Dem stimmte Lanz zu und ergänzte, dass Europa künftig nur "sechs Prozent der Weltbevölkerung stellen" werde. "Wollen die Türken überhaupt in die EU?", wollte der ZDF-Moderator wissen. Carolina Drüten konnte darauf keine klare Antwort geben, machte aber deutlich, dass Erdoğan "mit den Russen" klarkomme, aber auch "mit den Chinesen, mit den Europäern, mit den Amerikanern." Drüten weiter: "Das ist die Position, die er hat. Seine Anhänger finden das auch gut." Dennoch warnte die Korrespondentin vor einer kategorischen Ablehnung eines türkischen EU-Beitritts, die Erdoğan in die Karten spielen und die Türkei "noch weiter entfernen" würde. Herbert Diess mahnte deshalb abschliessend: "Als Europa werden wir nur überzeugen, wenn wir die bessere Gesellschaft sind (...), wenn wir technologisch vorne sind, (...) aber auch wirtschaftlich intakt sind."

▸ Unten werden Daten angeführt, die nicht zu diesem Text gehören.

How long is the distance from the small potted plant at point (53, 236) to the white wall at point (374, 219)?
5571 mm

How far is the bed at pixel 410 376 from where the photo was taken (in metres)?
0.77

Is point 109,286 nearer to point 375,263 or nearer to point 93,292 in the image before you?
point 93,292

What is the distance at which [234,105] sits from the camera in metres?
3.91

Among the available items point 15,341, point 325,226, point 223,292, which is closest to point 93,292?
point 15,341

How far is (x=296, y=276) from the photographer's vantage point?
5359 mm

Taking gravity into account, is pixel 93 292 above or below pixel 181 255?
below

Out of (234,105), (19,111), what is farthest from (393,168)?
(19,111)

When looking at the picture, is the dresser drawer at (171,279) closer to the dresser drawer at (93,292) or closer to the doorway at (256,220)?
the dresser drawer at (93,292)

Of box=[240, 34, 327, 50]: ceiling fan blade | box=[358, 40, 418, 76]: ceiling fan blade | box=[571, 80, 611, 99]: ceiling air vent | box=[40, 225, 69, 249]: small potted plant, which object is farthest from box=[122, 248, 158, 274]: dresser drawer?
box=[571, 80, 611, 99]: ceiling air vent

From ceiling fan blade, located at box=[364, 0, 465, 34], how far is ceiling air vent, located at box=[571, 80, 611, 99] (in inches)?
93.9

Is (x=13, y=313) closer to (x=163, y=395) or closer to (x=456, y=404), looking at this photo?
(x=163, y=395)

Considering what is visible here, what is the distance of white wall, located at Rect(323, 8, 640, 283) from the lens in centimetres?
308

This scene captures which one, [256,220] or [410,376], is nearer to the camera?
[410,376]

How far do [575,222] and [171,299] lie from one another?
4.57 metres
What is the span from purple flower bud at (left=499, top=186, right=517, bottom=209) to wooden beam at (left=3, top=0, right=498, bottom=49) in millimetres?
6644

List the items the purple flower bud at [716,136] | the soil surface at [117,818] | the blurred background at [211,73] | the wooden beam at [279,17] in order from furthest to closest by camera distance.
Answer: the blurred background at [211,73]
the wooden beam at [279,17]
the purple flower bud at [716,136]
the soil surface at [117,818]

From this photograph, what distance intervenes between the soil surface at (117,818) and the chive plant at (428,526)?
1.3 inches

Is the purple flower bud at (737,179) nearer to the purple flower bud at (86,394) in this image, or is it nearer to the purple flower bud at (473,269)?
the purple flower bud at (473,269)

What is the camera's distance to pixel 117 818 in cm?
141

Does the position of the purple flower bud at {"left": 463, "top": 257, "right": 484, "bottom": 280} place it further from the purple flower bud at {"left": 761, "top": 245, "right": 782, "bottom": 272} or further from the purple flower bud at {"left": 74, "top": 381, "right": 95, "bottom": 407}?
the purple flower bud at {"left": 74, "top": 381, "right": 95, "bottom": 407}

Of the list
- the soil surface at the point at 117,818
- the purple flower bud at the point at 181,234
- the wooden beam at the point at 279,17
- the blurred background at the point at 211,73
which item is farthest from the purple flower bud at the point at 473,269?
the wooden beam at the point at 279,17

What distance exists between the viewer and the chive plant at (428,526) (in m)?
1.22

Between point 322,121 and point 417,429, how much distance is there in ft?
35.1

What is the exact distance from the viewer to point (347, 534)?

So hat sich Markus Lanz geschlagen

Markus Lanz gelang es am Dienstagabend, jeden seiner Gäste ausführlich zu Wort kommen zu lassen. Vor allem, als es um einen möglichen EU-Beitritt der Türkei ging, hakte der ZDF-Moderator mehrmals interessiert nach und entlockte so unter anderem dem Ex-VW-Vorstand Herbert Diess sowie CSU-Politiker Manfred Weber die eine oder andere überraschende Aussage.

Das ist das Fazit bei "Markus Lanz"

Der Wahlsieg des türkischen Präsidenten Recep Tayyip Erdoğan hinterliess bei türkischen Oppositionellen Frust, auch in Deutschland wird fragt, woran es lag, dass der Amtsinhaber sich durchsetzen konnte.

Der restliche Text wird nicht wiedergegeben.